Salomón bajó la cabeza. Y en seguida se deslizó de la litera, diciéndole al triclinario:

- Apaga los pebeteros. -Y a su hijo-: Vete a dormir, y mañana, cuando se te haya despejado la cabeza, hablaremos despacio.

Salió del comedor y de paso apagó una de las columnas luminarias. Tino se quedó contemplándolo un instante. Sintió pena por él. De buena gana echaría a correr para abrazarle: «¡Padre, ya eres viejo y quizá no volvamos a vernos. Dame tu bendición!» Mas lo dejó irse, seguro de que en ese momento se rompía el pacto de la sangre. Había entrado en una nueva alianza, en una nueva familia. ¡Qué distintos estos viejos lazos familiares de aquellos que ataba el Apóstol! Pocas horas antes. Tino había salido de su casa siendo un adolescente, un hombre sin madurez, reblandecido por un amor infortunado. Había vuelto hecho un hombre, fortalecido por un amor venturoso. Lo que no lograra su padre lo consiguió Pedro al darle una misión: «Te elijo para la Obra de Dios, Tino; deja a Crispa, deja a los tuyos y ve a Jerusalén». Una alta, delicada y esforzada misión: enderezar sus pasos y los del prójimo hacia Dios. Su padre apenas si le había confiado hasta entonces pequeños menesteres administrativos.

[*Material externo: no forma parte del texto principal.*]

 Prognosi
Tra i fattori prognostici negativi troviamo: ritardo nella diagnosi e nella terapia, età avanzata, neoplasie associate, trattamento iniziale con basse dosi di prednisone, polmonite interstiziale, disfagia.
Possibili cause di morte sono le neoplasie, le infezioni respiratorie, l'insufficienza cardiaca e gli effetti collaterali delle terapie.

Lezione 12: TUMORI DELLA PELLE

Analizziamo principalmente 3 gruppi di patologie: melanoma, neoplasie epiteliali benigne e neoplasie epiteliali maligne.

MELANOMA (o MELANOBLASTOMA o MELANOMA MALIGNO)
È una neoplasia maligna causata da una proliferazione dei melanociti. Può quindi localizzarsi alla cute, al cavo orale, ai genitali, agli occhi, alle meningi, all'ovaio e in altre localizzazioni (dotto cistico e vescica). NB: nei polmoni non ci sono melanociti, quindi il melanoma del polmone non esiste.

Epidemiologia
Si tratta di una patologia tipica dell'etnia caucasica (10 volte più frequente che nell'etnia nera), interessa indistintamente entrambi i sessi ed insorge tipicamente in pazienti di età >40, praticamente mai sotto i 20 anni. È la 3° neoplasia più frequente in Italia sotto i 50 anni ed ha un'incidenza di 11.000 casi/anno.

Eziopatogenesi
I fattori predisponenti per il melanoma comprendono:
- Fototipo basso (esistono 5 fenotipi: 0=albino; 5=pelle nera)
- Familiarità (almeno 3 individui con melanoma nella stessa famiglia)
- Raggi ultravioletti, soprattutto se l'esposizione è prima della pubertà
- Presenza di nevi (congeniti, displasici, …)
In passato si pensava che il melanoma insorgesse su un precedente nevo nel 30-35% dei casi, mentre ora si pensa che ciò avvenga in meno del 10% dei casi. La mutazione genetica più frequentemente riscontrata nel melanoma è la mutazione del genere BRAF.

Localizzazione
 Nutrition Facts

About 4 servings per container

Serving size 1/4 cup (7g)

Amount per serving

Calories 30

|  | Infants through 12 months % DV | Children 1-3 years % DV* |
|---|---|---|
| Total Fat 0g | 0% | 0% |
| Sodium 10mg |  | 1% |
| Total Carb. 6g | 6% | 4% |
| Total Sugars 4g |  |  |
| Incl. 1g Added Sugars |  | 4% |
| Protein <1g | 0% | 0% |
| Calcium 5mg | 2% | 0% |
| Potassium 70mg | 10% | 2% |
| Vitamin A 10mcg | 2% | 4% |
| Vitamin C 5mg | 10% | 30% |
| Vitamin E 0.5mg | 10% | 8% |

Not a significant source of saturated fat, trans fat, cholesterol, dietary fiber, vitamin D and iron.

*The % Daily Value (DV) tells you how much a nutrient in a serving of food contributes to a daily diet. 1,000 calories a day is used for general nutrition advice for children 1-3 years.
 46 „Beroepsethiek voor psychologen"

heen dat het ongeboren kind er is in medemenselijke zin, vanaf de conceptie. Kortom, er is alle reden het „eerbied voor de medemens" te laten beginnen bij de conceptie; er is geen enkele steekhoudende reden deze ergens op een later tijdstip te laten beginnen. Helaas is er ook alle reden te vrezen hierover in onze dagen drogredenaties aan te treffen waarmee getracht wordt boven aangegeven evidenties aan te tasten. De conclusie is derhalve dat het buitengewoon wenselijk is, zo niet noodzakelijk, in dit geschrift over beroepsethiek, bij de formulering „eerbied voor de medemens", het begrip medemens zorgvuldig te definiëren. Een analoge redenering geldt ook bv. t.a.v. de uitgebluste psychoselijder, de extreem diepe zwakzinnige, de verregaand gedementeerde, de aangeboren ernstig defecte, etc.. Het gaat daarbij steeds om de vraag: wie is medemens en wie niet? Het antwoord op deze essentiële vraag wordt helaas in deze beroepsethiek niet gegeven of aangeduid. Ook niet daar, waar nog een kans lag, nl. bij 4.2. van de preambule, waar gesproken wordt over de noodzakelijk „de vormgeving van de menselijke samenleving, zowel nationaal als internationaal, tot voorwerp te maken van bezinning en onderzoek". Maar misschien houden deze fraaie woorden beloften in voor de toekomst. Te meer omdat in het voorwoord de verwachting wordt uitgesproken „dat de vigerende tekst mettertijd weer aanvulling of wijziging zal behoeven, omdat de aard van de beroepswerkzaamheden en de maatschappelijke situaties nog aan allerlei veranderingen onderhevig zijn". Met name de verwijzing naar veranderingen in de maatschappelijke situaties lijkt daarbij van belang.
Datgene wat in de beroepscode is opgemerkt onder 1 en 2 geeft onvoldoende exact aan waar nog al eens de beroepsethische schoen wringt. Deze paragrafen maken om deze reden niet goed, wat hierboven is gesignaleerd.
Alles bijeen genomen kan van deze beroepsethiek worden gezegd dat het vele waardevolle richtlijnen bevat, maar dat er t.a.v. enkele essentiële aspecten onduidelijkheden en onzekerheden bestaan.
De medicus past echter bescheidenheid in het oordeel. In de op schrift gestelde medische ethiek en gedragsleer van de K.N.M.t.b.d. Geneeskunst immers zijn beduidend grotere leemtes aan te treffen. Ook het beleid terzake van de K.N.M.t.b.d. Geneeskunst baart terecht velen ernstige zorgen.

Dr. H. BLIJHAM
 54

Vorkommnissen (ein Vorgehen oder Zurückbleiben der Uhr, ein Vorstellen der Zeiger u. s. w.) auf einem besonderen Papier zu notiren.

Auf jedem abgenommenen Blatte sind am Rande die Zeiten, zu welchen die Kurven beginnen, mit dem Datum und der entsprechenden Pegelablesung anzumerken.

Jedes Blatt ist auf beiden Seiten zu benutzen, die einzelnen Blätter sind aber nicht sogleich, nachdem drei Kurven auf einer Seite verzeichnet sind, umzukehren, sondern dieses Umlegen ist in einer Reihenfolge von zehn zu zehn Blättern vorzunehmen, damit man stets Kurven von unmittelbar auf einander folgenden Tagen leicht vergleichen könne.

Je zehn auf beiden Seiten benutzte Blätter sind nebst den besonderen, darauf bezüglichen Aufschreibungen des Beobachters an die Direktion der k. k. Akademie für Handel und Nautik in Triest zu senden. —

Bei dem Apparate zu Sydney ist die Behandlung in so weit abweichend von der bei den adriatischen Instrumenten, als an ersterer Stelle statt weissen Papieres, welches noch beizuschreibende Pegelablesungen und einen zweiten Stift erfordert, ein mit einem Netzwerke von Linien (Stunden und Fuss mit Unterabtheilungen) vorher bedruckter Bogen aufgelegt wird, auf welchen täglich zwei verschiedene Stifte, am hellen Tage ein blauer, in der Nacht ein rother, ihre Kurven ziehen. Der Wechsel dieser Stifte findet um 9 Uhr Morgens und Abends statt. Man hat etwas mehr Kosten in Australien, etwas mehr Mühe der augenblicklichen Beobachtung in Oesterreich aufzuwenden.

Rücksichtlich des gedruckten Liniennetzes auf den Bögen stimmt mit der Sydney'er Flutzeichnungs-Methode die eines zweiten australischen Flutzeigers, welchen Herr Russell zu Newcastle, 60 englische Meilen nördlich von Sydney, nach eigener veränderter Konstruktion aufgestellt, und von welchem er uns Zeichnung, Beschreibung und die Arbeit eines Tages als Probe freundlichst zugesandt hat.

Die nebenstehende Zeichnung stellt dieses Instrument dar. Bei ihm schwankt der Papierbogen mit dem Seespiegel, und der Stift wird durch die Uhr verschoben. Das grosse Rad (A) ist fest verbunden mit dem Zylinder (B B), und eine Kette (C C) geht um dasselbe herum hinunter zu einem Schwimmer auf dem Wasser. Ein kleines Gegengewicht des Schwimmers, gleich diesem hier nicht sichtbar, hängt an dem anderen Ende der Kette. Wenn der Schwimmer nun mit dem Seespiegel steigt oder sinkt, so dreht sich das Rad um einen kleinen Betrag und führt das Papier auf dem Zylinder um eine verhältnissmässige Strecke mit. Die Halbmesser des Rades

Se iba como el hijo pródigo, pero al festín del sacrificio, a la holganza de la meditación, al Amor de los amores. Por eso había deseado que su padre lo despidiera. Definitivamente. Porque estaba seguro de que al volver, si aún vivía su progenitor, no habría alegrías del retorno. Una barrera insorteable se levantaría entre su padre y él.

Tino abandonó la casa poco antes del amanecer.

En la mañana, Salomón fue en busca de Pedro. El Apóstol le dijo:

- Quizá llegues a tiempo y lo alcances en la puerta Capena. Pero no olvides que Tino es mayor de edad.